Infidelity and Restraining Order Abuse

Posted on December 8, 2013


Restraining orders are unparalleled tools for discrediting, intimidating, and silencing those they’ve been petitioned against. It’s presumed that those people (their defendants) are menaces of one sort or another. Why else would they be accused?

One answer, not to put too fine a point on it, is sex.

A couple of years ago, a story came to my attention about two British women who accompanied a guy home for a roisterous threesome. He probably thought it was his lucky day. The women later accused him of rape, because both had boyfriends they were concerned would discover they’d cheated.

Classy, huh?

Although their victim could easily have ended up imprisoned indefinitely, he was able to produce exculpatory evidence that saw him vindicated and them jailed instead. The beauty of a criminal prosecution is that evidence is key: no proof, no blame.

Petitions for restraining orders, by contrast, are civil prosecutions. The horror of a civil prosecution is that no evidence is required. False allegations of crimes, which may never even be contemplated or commented on by a judge, may be entered on restraining order applications without fear of recrimination. Even if those allegations are proven false later on when the defendant is allowed to respond, there are no consequences for making them, and the likely consequence of making them is success. Also, and this is a beaut, those false allegations remain on public view for all time and may reasonably be presumed true and valid by any third party who scrutinizes the record.
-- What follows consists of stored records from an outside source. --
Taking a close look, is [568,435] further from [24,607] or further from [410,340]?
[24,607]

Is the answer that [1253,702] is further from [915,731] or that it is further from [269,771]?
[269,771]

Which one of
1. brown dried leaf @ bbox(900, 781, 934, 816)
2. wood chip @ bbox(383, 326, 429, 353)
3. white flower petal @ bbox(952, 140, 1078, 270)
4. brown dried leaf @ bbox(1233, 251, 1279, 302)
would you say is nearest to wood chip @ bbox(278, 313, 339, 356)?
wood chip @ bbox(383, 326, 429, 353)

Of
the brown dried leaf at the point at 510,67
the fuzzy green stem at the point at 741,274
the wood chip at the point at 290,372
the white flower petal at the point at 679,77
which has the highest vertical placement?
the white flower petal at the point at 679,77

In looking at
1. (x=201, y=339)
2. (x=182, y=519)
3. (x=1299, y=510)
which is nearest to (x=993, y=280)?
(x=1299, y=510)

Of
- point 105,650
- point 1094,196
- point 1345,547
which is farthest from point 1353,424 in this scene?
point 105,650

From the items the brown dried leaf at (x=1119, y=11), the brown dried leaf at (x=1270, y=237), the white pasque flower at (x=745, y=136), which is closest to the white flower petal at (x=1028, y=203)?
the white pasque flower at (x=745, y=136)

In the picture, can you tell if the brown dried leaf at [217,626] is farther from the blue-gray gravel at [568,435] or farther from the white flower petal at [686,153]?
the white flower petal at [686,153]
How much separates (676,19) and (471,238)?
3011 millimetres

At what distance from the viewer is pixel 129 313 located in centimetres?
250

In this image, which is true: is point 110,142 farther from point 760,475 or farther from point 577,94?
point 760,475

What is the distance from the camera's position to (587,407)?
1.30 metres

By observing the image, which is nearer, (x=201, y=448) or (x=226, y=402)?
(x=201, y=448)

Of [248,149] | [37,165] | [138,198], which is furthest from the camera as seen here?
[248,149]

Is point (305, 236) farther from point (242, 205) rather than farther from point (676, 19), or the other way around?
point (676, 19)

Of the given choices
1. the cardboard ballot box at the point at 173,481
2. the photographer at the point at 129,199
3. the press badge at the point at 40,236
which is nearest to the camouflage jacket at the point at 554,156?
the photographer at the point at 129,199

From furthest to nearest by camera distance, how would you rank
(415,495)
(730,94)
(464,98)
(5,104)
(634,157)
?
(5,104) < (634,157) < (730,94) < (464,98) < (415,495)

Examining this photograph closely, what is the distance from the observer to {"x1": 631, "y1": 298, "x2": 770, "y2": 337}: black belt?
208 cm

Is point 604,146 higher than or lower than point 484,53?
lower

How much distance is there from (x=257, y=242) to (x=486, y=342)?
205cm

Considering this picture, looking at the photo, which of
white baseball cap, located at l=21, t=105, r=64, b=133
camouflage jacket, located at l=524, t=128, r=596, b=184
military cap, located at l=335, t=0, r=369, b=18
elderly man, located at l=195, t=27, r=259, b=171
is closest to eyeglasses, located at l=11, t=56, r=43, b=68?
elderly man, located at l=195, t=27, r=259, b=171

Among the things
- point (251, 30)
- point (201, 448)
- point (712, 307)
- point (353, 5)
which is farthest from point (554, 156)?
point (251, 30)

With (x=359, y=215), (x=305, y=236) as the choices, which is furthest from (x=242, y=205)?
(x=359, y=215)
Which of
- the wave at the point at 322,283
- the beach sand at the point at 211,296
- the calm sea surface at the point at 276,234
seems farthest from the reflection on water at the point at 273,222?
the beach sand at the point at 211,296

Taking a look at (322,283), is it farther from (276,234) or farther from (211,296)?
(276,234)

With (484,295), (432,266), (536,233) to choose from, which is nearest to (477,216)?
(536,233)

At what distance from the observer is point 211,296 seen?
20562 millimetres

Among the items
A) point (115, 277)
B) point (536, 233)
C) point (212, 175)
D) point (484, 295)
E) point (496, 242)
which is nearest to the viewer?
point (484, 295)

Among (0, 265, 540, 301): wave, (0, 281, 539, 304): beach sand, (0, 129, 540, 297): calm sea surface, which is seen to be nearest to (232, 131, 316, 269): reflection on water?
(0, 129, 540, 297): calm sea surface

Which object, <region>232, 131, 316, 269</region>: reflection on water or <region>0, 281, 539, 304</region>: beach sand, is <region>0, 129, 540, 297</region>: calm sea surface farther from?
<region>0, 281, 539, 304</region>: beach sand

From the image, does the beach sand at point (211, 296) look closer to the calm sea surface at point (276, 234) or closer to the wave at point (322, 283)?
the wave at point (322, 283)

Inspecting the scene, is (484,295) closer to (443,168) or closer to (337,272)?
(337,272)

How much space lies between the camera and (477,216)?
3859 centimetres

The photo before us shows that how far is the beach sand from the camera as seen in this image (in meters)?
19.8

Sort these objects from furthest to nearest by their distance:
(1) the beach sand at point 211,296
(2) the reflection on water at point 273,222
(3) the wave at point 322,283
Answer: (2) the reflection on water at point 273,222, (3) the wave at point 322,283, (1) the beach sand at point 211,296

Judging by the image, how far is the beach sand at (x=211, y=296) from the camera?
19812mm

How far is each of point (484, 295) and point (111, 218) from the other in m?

Whether an infidelity is emotional, sexual, or somewhere in between, a restraining order is a peerless tool not only for covering it up but for revising the truth into one favorable to an unfaithful partner. The cheat has the further gratification of displacing the blame s/he is due onto the (very possibly unsuspecting and unintentional) third wheel.

Ever wondered how to have your (beef/cheese)cake and eat it, too? Get a restraining order.

Memorable stories of restraining orders’ being used to conceal (or indulge) indiscretions or infidelities that have been shared with me since I began this blog over two years ago include a woman’s being accused of domestic violence by a former boyfriend she briefly renewed a (Platonic) friendship with who had a viciously jealous wife who put him up to it; a man’s being charged with domestic violence after catching his wife texting her lover and wrestling with her for possession of the phone for an hour (he was forced to abandon his house so his rival could move in); and a young , female attorney’s being seduced by an older, married colleague who never told her he was married and subsequently petitioned an emergency restraining order against her, both to shut her up and to minimize her opportunity to prepare a defense. I’ve even been apprised of people’s (women’s) having restraining orders petitioned against them by spouses (women) who resented being informed of their mates’ sleeping around.

Restraining orders not only enable cheating spouses to redeem themselves by characterizing people they’ve come on to, developed infatuations with, or bedded as stalkers or kooks; they enable the spouses who’ve been cheated on to exact a measure of vengeance on intruders into their relationships, intruders who either may have had no designs on compromising those relationships or may not have been told about them in the first place. Restraining orders reassure the “cheatees” or cuckolds that they’re still their spouses’ numero unos.

If I haven’t remarked it before, restraining orders cater to all manner of kinks.